Express the following data as a JSON list of strings, with one string per line and no blank lines. Leave the pictures out.
== Records for processing
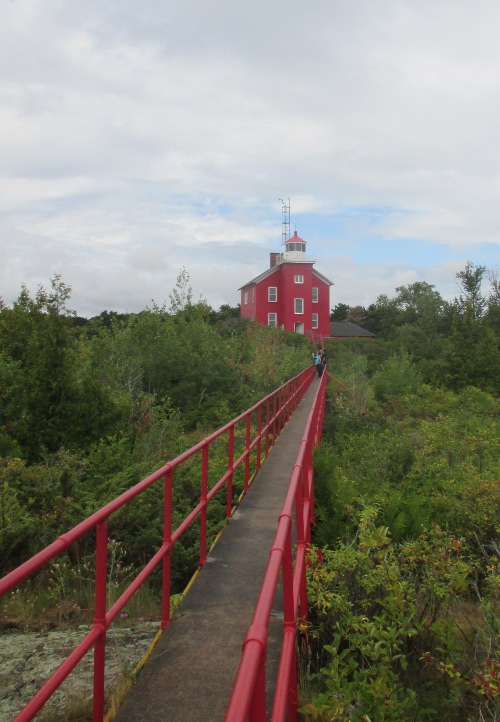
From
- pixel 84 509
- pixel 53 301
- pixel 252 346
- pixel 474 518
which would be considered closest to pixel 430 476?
pixel 474 518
====
• **Written response**:
[
  "From",
  "- pixel 84 509",
  "- pixel 53 301",
  "- pixel 252 346",
  "- pixel 474 518",
  "which would be considered closest to pixel 430 476?",
  "pixel 474 518"
]